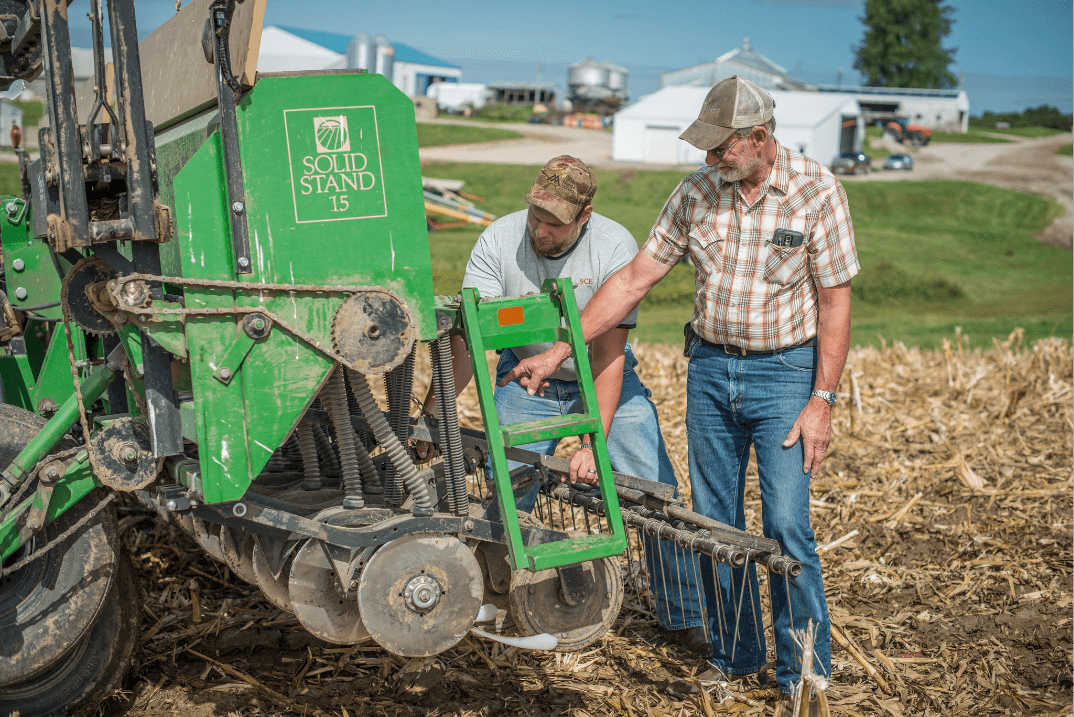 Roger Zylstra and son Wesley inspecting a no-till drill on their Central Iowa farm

---

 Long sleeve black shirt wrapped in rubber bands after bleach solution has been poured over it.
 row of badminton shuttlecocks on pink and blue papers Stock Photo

* Task item *
Copy out each line of the data above, exactly, if it lies between the line holding "Long sleeve black" and the line holding "row of badminton", inclusive; copy no other line.

* Solution *
 Long sleeve black shirt wrapped in rubber bands after bleach solution has been poured over it.
 row of badminton shuttlecocks on pink and blue papers Stock Photo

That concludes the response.